[Quoted passage]:
BEGIN

This file is essential for the whole chunk_job procedure. The chunk_job itself will check this file to determine which job to execute next. Therefore this log file must only be removed if one wants to restart a simulation from the beginning.
However, to rerun part of a simulation one can alter the log file by hand. Just make sure there is never a blank line at the end of the log file since the chunk_job only checks the very last line of the log file!
To start a simulation using Chunk_lance one only has to set the model environment (for example with '333') and execute "Chunk_lance" in the config file directory.
The time up to which one chunk_job will be running can be set in the file 'configexp.dot.cfg' with the parameter 'BACKEND_time_mod'.
On guillimin one job is allowed to run up to 30 days (2592000 sec).
On colosse one job is allowed to run up to 2 days (172800 sec).
Restart using Chunk_lance
In case a simulation stoppes one first has to find out which job (auto_launch, entry or model) was the last one that finished propperly.
The best way is to look at the listing but the log file "chunk_job.log" can also be used for indications.
Entry or model job crashed
If the entry or the model job crashed it is enough to restart the simulation by executing "Chunk_lance" again in the config file directory.
In this case the last line in the log file shold be:
... entry ..._E starting at ...
or
... model ..._M starting at ...

END

[Raw data]:
BEGIN

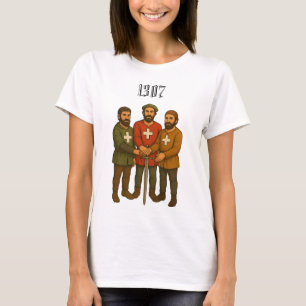 Rütlischwur T-Shirt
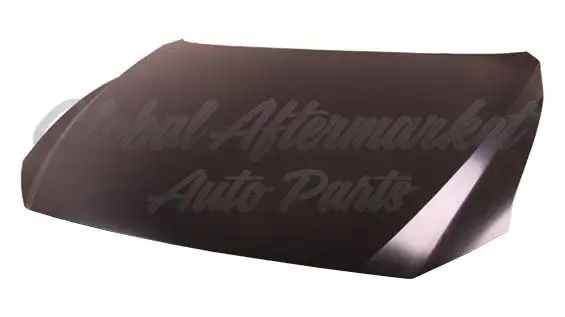 Mazda 6 2014-2017 Hood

END

[Task list]:
• A. Translate this sentence from the Chunk_lance text into Spanish: "On colosse one job is allowed to run up to 2 days (172800 sec)."
• B. Rename "log file" to "journal file" throughout the passage of the Chunk_lance text starting at "This file is" and ending at "days (172800 sec).", and give that passage again.
Rely only on the Chunk_lance text, not on the material.

[Expected outputs]:
• A. En colosse, se permite que un trabajo se ejecute hasta 2 días (172800 s).

• B.
This file is essential for the whole chunk_job procedure. The chunk_job itself will check this file to determine which job to execute next. Therefore this journal file must only be removed if one wants to restart a simulation from the beginning.
However, to rerun part of a simulation one can alter the journal file by hand. Just make sure there is never a blank line at the end of the journal file since the chunk_job only checks the very last line of the journal file!
To start a simulation using Chunk_lance one only has to set the model environment (for example with '333') and execute "Chunk_lance" in the config file directory.
The time up to which one chunk_job will be running can be set in the file 'configexp.dot.cfg' with the parameter 'BACKEND_time_mod'.
On guillimin one job is allowed to run up to 30 days (2592000 sec).
On colosse one job is allowed to run up to 2 days (172800 sec).